Alicja Slowik , 15 avril 2024

Les tensions entre l’objectif d’assurer l’application effective du droit de l’Union européenne, d’une part, et le respect du principe d’autonomie procédurale des Etats membres, de l’autre, ne cessent de nourrir le contentieux devant la Cour de justice de l’Union européenne. L’affaire récente FY c./ Profi Credit Polska S.A. w Bielsku Białej (C‑582/21) a donné une nouvelle occasion à la Cour de justice de rappeler la portée de plusieurs principes régissant les interactions entre le droit national et le droit de l’Union, tels que le principe d’effectivité, le principe d’équivalence ou le principe d’interprétation conforme, dans le contexte de l’application de la directive 93/13 concernant les clauses abusives dans les contrats conclus avec les consommateurs.

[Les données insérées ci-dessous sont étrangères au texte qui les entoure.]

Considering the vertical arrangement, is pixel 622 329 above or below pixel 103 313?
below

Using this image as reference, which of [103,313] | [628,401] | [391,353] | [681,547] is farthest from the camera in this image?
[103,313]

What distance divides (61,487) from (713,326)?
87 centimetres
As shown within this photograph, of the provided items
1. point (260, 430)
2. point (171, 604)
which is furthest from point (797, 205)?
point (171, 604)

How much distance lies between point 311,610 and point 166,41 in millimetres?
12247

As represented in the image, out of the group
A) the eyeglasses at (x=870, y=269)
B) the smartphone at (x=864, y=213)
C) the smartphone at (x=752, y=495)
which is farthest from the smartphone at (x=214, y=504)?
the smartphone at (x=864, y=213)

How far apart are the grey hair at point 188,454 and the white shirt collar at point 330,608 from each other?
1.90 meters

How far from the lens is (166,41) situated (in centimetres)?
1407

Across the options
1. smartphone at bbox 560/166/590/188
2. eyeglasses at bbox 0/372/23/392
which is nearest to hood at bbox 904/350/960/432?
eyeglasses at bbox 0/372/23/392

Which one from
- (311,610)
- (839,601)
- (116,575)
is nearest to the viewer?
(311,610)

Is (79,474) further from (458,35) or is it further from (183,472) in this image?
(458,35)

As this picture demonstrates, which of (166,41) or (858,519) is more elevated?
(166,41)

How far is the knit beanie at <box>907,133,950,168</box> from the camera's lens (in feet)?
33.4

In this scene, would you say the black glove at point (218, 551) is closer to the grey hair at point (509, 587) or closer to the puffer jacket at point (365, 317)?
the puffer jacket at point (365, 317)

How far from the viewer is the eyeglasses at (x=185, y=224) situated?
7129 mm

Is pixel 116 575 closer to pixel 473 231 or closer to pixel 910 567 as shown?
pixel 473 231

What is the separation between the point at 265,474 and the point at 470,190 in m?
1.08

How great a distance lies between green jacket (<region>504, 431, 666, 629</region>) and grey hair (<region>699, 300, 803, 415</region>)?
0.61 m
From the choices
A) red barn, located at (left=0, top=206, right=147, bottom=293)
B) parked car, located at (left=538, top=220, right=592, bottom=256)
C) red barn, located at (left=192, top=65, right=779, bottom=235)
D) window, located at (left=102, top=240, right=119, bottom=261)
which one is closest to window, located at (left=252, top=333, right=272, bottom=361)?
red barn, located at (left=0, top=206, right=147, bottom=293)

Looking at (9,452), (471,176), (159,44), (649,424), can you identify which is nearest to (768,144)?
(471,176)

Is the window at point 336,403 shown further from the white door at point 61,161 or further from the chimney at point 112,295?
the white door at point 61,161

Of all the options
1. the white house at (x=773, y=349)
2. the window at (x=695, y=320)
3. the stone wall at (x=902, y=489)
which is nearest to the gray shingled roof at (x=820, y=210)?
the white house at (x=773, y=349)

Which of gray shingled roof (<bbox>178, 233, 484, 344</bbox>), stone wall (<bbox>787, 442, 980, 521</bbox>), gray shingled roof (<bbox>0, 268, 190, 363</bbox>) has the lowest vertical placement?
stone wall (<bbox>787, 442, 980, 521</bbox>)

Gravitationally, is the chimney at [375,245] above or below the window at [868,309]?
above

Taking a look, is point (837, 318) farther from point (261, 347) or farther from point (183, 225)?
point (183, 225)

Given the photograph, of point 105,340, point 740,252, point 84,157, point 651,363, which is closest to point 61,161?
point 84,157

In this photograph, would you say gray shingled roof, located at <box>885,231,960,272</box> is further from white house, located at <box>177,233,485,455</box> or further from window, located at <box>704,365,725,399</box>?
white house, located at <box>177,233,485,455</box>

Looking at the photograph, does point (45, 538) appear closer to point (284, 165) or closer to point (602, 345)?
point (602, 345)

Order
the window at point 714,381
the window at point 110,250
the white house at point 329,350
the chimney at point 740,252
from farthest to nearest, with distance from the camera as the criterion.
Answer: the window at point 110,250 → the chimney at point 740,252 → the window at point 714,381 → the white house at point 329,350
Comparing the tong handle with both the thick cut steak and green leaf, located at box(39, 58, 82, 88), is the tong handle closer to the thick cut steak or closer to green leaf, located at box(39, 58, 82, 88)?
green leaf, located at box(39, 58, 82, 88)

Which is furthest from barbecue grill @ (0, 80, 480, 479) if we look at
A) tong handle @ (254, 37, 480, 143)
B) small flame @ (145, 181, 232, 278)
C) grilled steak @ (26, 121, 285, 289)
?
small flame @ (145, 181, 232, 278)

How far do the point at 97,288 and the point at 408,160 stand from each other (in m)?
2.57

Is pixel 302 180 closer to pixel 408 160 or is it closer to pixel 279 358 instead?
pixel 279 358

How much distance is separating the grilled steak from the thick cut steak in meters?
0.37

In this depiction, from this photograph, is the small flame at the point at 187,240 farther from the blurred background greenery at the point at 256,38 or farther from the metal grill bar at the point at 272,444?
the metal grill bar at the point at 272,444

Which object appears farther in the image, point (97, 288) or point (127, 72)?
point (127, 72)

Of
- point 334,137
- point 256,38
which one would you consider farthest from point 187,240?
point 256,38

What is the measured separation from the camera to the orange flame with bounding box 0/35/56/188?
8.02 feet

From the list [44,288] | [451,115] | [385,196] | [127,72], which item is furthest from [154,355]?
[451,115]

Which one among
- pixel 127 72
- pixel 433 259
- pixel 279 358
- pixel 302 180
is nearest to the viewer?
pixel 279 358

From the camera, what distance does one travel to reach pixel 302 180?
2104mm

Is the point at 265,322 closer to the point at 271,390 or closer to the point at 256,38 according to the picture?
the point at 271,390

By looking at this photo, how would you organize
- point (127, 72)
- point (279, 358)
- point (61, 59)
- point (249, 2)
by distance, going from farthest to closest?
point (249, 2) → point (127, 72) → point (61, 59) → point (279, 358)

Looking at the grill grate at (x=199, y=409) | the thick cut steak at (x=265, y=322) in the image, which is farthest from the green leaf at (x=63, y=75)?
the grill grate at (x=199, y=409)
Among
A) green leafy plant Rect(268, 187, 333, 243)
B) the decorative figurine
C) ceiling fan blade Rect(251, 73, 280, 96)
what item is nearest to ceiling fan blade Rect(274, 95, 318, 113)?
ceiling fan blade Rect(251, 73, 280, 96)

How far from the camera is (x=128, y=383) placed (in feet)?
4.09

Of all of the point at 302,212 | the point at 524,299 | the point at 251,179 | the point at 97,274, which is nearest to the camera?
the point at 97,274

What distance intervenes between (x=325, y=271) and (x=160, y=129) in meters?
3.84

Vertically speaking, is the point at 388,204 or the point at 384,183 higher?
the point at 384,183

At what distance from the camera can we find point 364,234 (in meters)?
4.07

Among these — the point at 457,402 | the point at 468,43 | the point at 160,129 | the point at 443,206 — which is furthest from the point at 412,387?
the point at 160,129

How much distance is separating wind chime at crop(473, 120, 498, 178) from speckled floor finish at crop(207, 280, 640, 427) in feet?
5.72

En l’espèce, FY a conclu avec l’entreprise de crédit Profi Credit Polska un contrat de crédit à consommation. A la conclusion de ce contrat, FY a émis un billet à ordre blanc, qui a été ensuite complété par Profit Credit Polska. Par la suite, l’entreprise a introduit, auprès de Sąd Rejonowy de Varsovie (tribunal d’arrondissement), un recours visant à obtenir le paiement de la somme figurant sur le billet à ordre blanc majorée des intérêts contractuels. Le tribunal d’arrondissement a rendu un jugement par défaut condamnant FY à payer à Profi Credit Polska la somme figurant sur le billet à ordre. Lors de la procédure, Profi Credit Polska n’a pas présenté le contrat de crédit en cause et la juridiction ne l’a pas invité à le faire. Le caractère éventuellement abusif des clauses du contrat n’a donc pas été examiné par le juge.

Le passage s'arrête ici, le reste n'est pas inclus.